-- Text zur Prüfung --
* * * * * * * * *
Hört man sich unter sogenannten 2015ern und allgemein unter denjenigen um, die aus Enttäuschung über Merkel ihren Weg in rechte Sphären gefunden haben, so steht dabei immer wieder, mal direkt, mal implizit, die Behauptung im Raum, daß es die Kanzlerschaft Angela Merkels gewesen sei, die die CDU in den linksliberalen Abgrund gerissen habe – insbesondere mit der Grenzöffnung 2015 und dem, was folgte.
Wer weiter zurückgreift, sieht Merkels Bilanz auch schon mit der sogenannten Eurorettung ab etwa 2010 ins Negative kippen. Aber dies macht die grundlegende Fehleinschätzung nicht besser.
* * * * * * * * *
-- Datenauszüge --
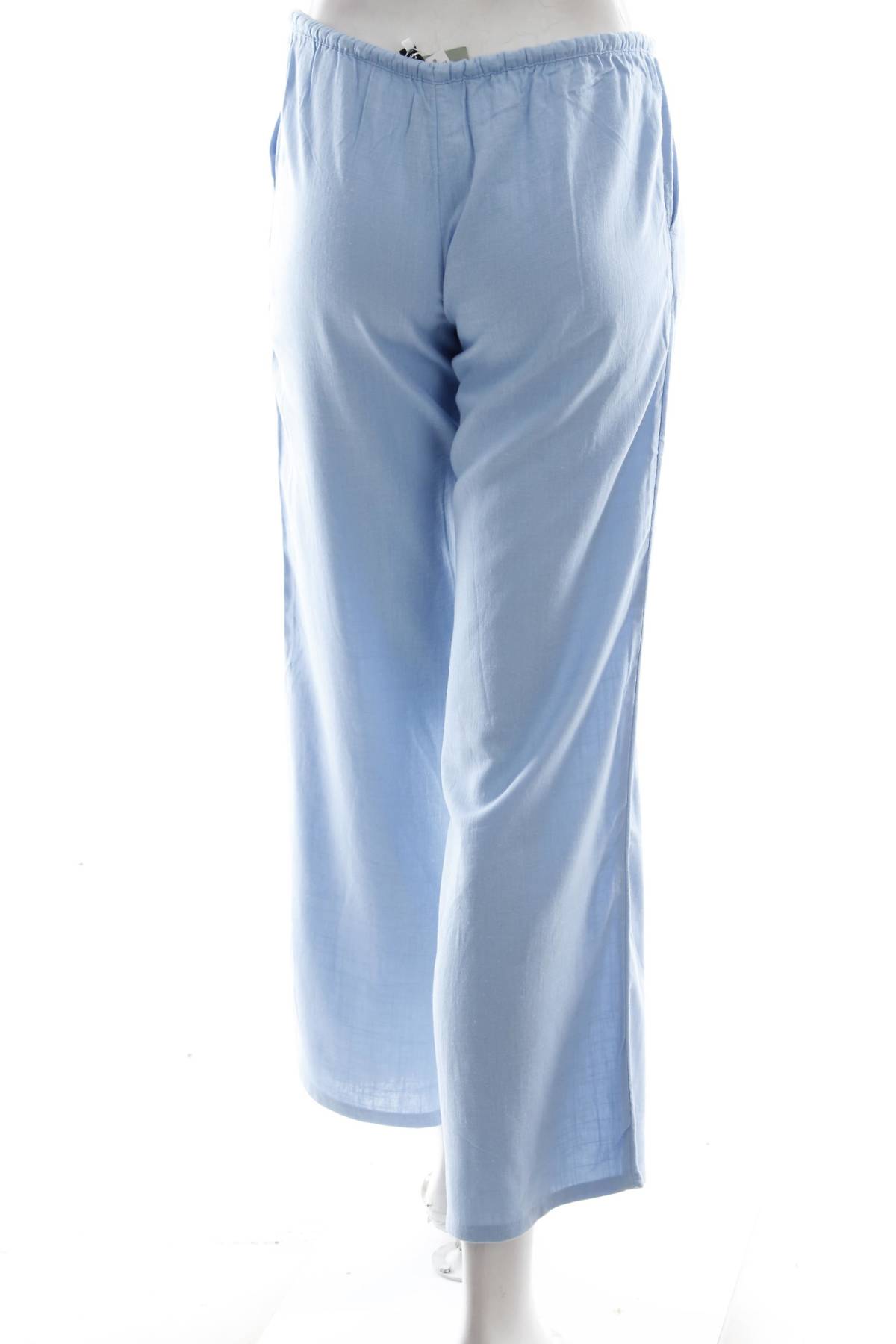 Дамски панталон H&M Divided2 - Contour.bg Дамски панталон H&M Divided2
* * * * * * * * *
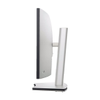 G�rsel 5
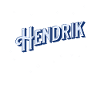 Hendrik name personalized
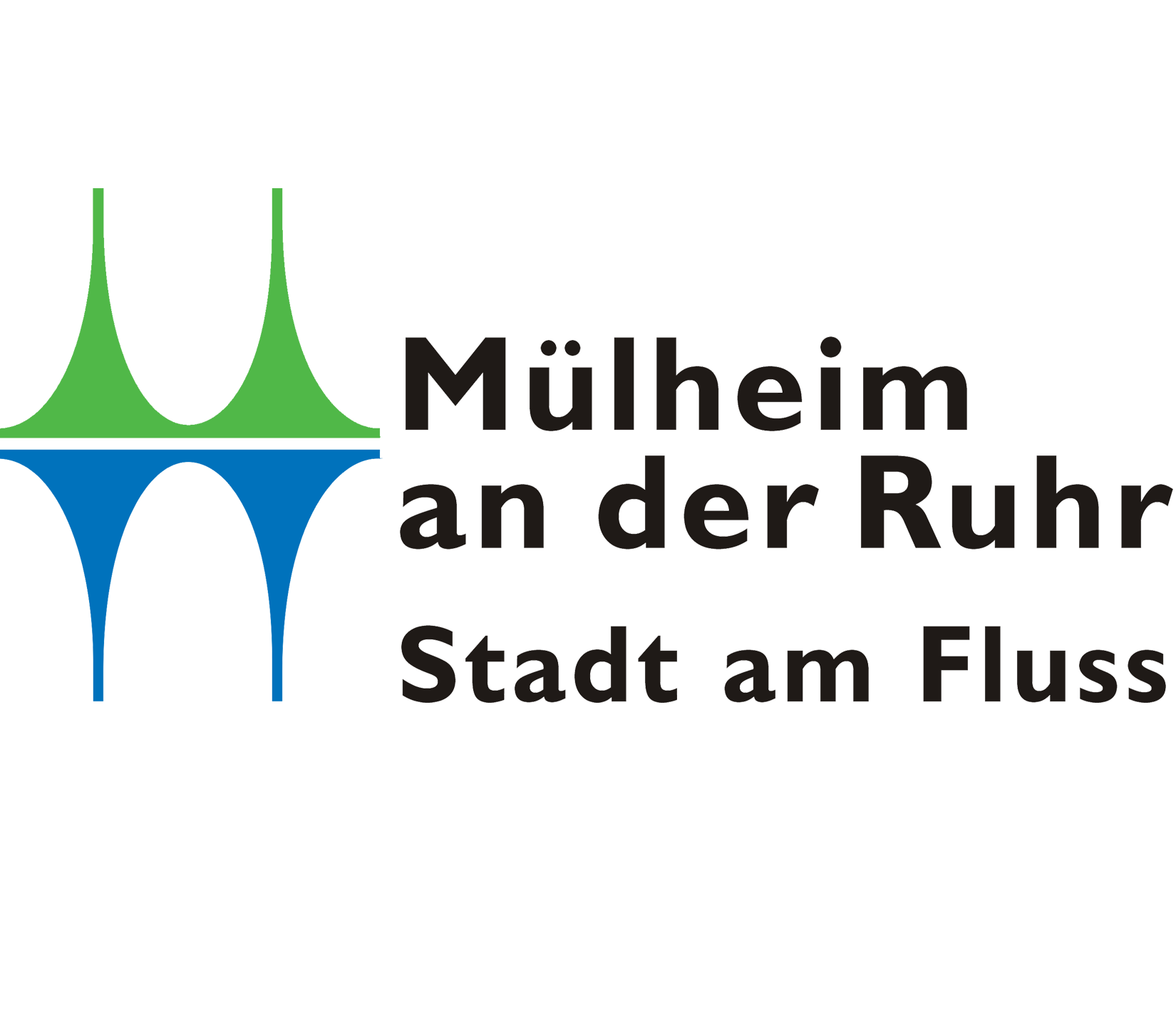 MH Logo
* * * * * * * * *
-- Aufgabe --
Ab wann kippt Merkels Bilanz laut dem Text über Merkels Kanzlerschaft für diejenigen ins Negative, die weiter zurückgreifen? Stütz dich dabei nur auf den Text.

-- Deine Lösung --
Schon mit der sogenannten Eurorettung ab etwa 2010.